YARGITAY KARARI
DAİRE : 16. Hukuk Dairesi
ESAS NO : 2014/7087
KARAR NO : 2014/10500
KARAR TARİHİ : 24.09.2014
MAHKEMESİ : KIRIKHAN KADASTRO MAHKEMESİ
TARİHİ : 03/01/2014
NUMARASI : 2013/20-2014/2
Taraflar arasında görülen dava sonucunda verilen hükmün Yargıtay’ca incelenmesi istenilmekle; temyiz isteğinin süresinde olduğu anlaşıldı, inceleme raporu ve dosyadaki belgeler okundu, GEREĞİ GÖRÜŞÜLDÜ:
Kullanım kadastrosu sırasında S.Köyü çalışma alanında bulunan .. parsel sayılı taşınmaz, kadastro tutanağının beyanlar hanesine 6831 sayılı yasanın 2/B maddesi uyarınca orman sınırları dışına çıkarıldığı ve 1970 tarihinden itibaren Mehmet kızı H.. D..’in fiili kullanımında bulunduğu ve H.. D..’in 1987 yılında öldüğü şerhi yazılarak tarla vasfıyla Hazine adına tespit ve tescil edilmiştir. Davacı Ali kızı H.. D.. beyanlar hanesinde kimlik bilgilerinin yanlış yazıldığı ve taşınmazın yüzölçümünün eksik belirlendiği iddiasıyla iki ayrı dava açmıştır. Mahkemece dava dosyaları birleştirilerek yapılan yargılama sonunda; yüzölçümüne ilişkin davanın reddine, kimlik bilgilerine ilişkin davanın ise kabulü ile kullanım kadastrosu tutanağının iptaline, çekişmeli taşınmazın bağ vasfıyla Hazine adına tapuya tesciline, tapu kaydının beyanlar hanesine, taşınmazın 6831 sayılı Yasanın 2/B maddesi uyarınca orman sınırları dışına çıkarıldığı ve 1970 tarihinden beri tarla ve 1975 tarihinden beri bağ olarak davacı Ali kızı H.. D..’in fiili kullanımında bulunduğu şerhinin yazılmasına karar verilmiş; hüküm, davalı Hazine vekili tarafından temyiz edilmiştir.
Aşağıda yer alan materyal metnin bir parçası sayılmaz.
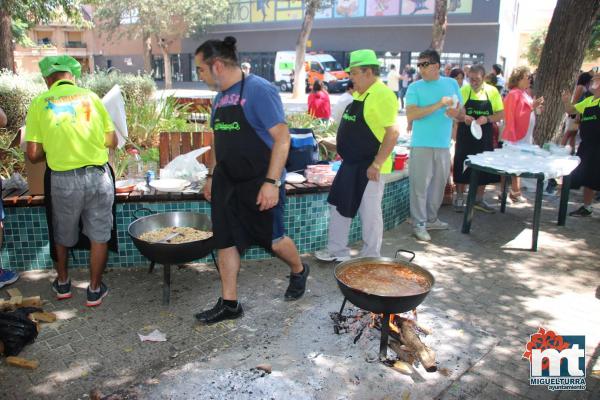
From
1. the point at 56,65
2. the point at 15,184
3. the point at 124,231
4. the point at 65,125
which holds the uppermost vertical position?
the point at 56,65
Dava, 3402 sayılı Yasaya 5831 sayılı Yasa’nın 8. maddesi ile eklenen Ek 4. maddesine göre yapılan kullanım kadastrosuna itiraza ilişkindir. Kural olarak kadastro davaları, lehine tespit ya da kadastro komisyonlarınca adlarına tescile karar verilen gerçek veya tüzel kişiye karşı açılır. Kullanım kadastrosuna itiraz niteliğindeki davaların da tespit maliki olan Hazineye ve beyanlar hanesinde ismi yazılı kişilere yöneltilmesi gerekir. Somut olayda temyize gelen uyuşmazlık; .. parsel sayılı taşınmazın beyanlar hanesindeki şerhe yönelik olup, davacı Ali kızı H.. D.. baba adının yanlış yazıldığını ve ölü olduğuna dair şerhin de hatalı olduğunu iddia etmiştir. Çekişmeli taşınmazın beyanlar hanesinde 1987 yılında ölen Mehmet kızı H.. D..’in kullanımında olduğu belirtilmiştir. Kadastro tutanağının edinme sebebinde belirtildiğinin aksine nüfus kayıtlarına göre Mehmet kızı H.. D.. sağ olup duruşmada dinlenen kadastro ekibinde görevli teknik bilirkişi Y.. Ö.. lehine şerh verilen kişinin tespit sırasında taşınmaz başında olmadığını tutanak bilirkişilerinin beyanlarına göre tespit yapıldığını ifade etmiş olduğuna göre kadastro tutanağında adı geçen ve sağ olduğu anlaşılan Mehmet kızı Hatice Demirel usulünce
davaya dahil edilerek taraf koşulu sağlanmalı, tarafların delilleri sorulup, gerektiğinde tutanak bilirkişilerinin tamamı yapılacak keşifte taşınmaz başında dinlenilerek ve davacının fiili kullanım durumu hakkında ileri sürecekleri tüm deliller birlikte değerlendirilerek sonucuna göre bir karar verilmesi gerekirken taraf koşulu sağlanmadan esas girilerek yazılı şekilde karar verilmesi isabetsiz olup, davalı Hazine vekilinin temyiz itirazları açıklanan nedenlerle yerinde görüldüğünden kabulü ile hükmün BOZULMASINA, 24.09.2014 gününde oybirliğiyle karar verildi.